[ZBX-8169] IT Service SLA wrong for monthly/yearly Created: 2014 May 01  Updated: 2017 May 30  Resolved: 2014 May 14

Status: Closed
Project: ZABBIX BUGS AND ISSUES
Component/s: Frontend (F)
Affects Version/s: 2.2.2
Fix Version/s: 2.3.0

Type: Incident report Priority: Major
Reporter: Gustavo Michels Assignee: Unassigned
Resolution: Fixed Votes: 0
Labels: itservices, sla
Remaining Estimate: Not Specified
Time Spent: Not Specified
Original Estimate: Not Specified

Attachments: PNG File Service-times-DB.PNG     PNG File Service-times.PNG     PNG File daily.png     PNG File monthly.png     Text File service_alarms.sql     PNG File weekly.png     PNG File yearly.png    

 Description   

I have an IT service tied to a single trigger with SLA calculation. We only had one outage for the year that lasted 35 min, and I can see that perfectly reflected on the problem time column for the daily and weekly SLA reports:

Now the monthly and yearly display wildly different problem times:

Can anyone explain to me such behavior?

Thank you,



 Comments   
Comment by Gustavo Michels [ 2014 May 01 ]

I thought I could use formatting on the description field so attachments would appear inline. I'm sorry for that. This was my goal:

I have an IT service tied to a single trigger with SLA calculation. We only had one outage for the year that lasted 35 min, and I can see that perfectly reflected on the problem time column for the daily and weekly SLA reports:

Now the monthly and yearly display wildly different problem times:

Can anyone explain to me such behavior?

Thank you,

Comment by Gustavo Michels [ 2014 May 07 ]

I'm leaning towards the problem being related to DST starting on March 9th at 2 AM. I wrote a quick python script to query the API based on whatever intervals I want. Here's some possibly useful information:

From Mar 1 thru 9, 100% SLA:

time_from = mktime(now.replace(year=2014, month=3, day=1, hour=0, minute=0, second=0, microsecond=0).timetuple())
time_to = mktime(now.replace(year=2014, month=3, day=9, hour=0, minute=0, second=0, microsecond=0).timetuple())
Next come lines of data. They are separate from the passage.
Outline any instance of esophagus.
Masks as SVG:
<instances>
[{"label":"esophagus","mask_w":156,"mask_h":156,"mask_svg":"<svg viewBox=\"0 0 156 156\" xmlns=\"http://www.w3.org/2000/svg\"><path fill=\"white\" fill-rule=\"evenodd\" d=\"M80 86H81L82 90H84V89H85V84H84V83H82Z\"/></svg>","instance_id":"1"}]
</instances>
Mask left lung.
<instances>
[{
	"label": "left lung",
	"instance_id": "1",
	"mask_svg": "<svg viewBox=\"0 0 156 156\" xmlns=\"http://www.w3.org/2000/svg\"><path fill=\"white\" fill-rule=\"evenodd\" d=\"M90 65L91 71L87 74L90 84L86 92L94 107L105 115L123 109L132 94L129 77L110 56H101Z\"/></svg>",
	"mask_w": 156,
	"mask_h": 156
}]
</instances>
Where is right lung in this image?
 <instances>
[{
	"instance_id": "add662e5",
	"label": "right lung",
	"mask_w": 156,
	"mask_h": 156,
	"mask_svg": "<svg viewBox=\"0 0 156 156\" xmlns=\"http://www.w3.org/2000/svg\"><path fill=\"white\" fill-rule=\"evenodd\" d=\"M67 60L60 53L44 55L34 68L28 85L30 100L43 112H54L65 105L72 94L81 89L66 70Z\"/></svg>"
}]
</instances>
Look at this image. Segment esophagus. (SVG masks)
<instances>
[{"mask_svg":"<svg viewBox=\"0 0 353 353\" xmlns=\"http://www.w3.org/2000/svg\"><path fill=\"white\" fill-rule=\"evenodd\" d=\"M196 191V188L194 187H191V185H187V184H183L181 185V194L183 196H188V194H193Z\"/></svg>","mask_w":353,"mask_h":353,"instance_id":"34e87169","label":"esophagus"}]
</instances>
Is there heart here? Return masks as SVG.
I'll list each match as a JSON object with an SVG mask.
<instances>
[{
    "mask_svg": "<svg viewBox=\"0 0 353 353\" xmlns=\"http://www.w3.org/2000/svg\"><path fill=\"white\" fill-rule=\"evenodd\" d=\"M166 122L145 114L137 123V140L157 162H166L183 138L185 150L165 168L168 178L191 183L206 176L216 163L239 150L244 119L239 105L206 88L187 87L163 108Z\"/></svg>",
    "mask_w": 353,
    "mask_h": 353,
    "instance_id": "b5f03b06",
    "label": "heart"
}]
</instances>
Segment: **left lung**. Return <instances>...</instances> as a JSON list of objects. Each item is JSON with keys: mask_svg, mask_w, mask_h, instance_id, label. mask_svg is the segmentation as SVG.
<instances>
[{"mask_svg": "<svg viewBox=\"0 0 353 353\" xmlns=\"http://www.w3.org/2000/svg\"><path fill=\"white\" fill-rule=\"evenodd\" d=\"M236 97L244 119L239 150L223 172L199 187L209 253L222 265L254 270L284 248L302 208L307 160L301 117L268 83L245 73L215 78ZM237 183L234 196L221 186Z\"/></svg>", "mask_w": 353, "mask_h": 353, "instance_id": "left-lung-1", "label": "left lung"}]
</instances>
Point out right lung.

{u'42': {u'status': u'0', u'problems': [], u'sla': [{u'from': 1393650000, u'problemTime': 0, u'to': 1394341200, u'okTime': 607200, u'downtimeTime': 84000, u'sla': 100}]}}

From Mar 9 thru 10, 100% SLA:

time_from = mktime(now.replace(year=2014, month=3, day=9, hour=0, minute=0, second=0, microsecond=0).timetuple())
time_to = mktime(now.replace(year=2014, month=3, day=10, hour=0, minute=0, second=0, microsecond=0).timetuple())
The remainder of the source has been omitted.